Há gradiente que se desenvolve neste jogo de estigmas, o preconceito, sendo desdobrado, pode ser maior ou menor dependendo do contexto analisado. Percebeu-se que a carga de discriminação aumenta quando, somado ao exercício da prostituição, ocorre a infecção pelo HIV.

A representação da aids em estreita relação com a morte também tem sido corrente nos relatos analisados, e funciona como alicerce para os contextos de culpabilização das pessoas. Algumas mulheres discorreram sobre este contexto de uma forma fatalista, construída ainda no início da epidemia, e que, com a força do estigma social da aids persistente ao longo de todos estes anos, ainda reverbera com tanta veemência: Para ser sincera, a pessoa que tem aids para ficar curada? Curada fica amorzinho, mas dentro do cemitério, porque ela (aids) veio para matar todo mundo. Eu acho que para mim, Deus me livre (de ter sorologia positiva para HIV), minha nossa senhora pelas horas que são, prefiro uma boa morte, ou até mesmo uma má morte do que isso, acho que a partir do momento que eu fizesse o exame e eu soubesse que estava com aids, com certeza eu ia me decepcionar e jamais iria tá transmitindo para outra pessoa que não tem culpa... (Adélia, 34 anos). Se eu soubesse que eu era soropositiva (para o HIV), tudo mudaria na minha vida, tudo mesmo, acho que nem a capacidade de eu ter relação, eu nem teria mais coragem, eu acho que era melhor morrer antes, era melhor morrer logo, quando a pessoa sabe do resultado positivo, ela se acaba mais rápido, porque vai acabar com tudo, acaba com a sua vida, com o seu lazer, num instante você se acaba, rapidinho. A pessoa que tem aids está lascada, lógico que acabou a vida, já está morto, é questão de tempo,..., eu tenho muito medo da morte, eu tenho muito medo de perder minha vida (Ana Cláudia, 45 anos). Eu me sentiria uma morta viva, deve ser muito difícil superar um caso desse (Ana Karine, 27 anos).

* INFORMAÇÕES FORNECIDAS *
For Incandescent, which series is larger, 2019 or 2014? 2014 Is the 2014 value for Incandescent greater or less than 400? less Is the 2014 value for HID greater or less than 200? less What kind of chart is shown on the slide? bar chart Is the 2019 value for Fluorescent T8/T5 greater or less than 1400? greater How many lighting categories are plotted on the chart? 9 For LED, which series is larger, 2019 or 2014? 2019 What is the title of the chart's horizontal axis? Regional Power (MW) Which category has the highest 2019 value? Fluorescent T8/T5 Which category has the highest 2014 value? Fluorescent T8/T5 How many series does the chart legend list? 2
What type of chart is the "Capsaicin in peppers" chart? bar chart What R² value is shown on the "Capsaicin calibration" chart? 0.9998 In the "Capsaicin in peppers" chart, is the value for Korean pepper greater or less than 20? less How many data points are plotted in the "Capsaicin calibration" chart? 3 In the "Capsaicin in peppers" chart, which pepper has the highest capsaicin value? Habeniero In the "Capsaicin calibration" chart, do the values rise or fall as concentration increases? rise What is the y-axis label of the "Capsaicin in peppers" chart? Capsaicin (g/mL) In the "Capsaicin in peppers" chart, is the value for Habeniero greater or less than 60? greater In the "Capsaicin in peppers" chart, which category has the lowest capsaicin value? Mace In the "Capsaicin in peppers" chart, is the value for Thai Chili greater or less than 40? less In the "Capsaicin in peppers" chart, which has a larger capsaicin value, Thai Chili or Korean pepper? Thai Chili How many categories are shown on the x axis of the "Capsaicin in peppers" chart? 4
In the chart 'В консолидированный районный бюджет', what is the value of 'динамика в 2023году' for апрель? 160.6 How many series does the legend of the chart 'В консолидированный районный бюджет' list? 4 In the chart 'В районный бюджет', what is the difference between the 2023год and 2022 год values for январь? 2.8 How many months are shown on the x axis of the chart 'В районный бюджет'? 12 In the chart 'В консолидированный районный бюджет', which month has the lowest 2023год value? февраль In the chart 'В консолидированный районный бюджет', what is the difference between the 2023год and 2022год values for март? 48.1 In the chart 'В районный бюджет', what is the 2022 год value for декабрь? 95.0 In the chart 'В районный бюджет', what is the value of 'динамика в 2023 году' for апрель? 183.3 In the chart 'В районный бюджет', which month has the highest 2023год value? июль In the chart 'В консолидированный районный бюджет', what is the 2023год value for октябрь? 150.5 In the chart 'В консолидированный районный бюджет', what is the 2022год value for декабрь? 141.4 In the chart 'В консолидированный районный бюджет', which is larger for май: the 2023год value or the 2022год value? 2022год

* DESCRIÇÃO DA TAREFA *
Dê continuidade ao trecho sobre o estigma da aids entre mulheres que exercem a prostituição, começando logo após a última frase apresentada.

* RESPOSTA DA TAREFA *
Essas três mulheres fizeram o teste uma vez na vida, por motivos pontuais, mas que não se concretizaram em cuidados contínuos por este aspecto. Nesta perspectiva, a

situação de viver com aids, com a possibilidade imaginária de morte iminente reforça em demasia a própria representação da culpa e, consequentemente, afasta as mulheres da decisão de saber sua sorologia.

Uma das participantes do estudo, ao ser questionada sobre a necessidade de punição para alguém que viva com o HIV/Aids, fez a associação direta, afirmando que estar com aids já é a devida punição: Acho que nem precisa punir, a pessoa já tem aids, para quê maior punição? (Karla, 27 anos).

Sobre a “intenção” de transmitir o HIV, ideia que ostenta a configuração de culpabilização para quem já vive com a doença, foi descrita também uma situação em que a pessoa que se infecta foi enganada por não saber da sorologia com quem teve uma relação sexual, e parece que este é que tinha a responsabilidade única pela prevenção: Uma pessoa que pegou aids foi enganada, se ele pegou de alguém, essa pessoa enganou ele, transou sem camisinha e passou para pessoa (Marlene, 50 anos).

Assim, percebe-se que dentro do próprio cenário vivido existe heterogeneidade e diferentes nuances de discriminação entre as mulheres que trabalham com sexo com relação à questão do HIV. Na realidade estudada, ocorre dupla discriminação pela sobreposição entre viver com HIV e prostituir-se.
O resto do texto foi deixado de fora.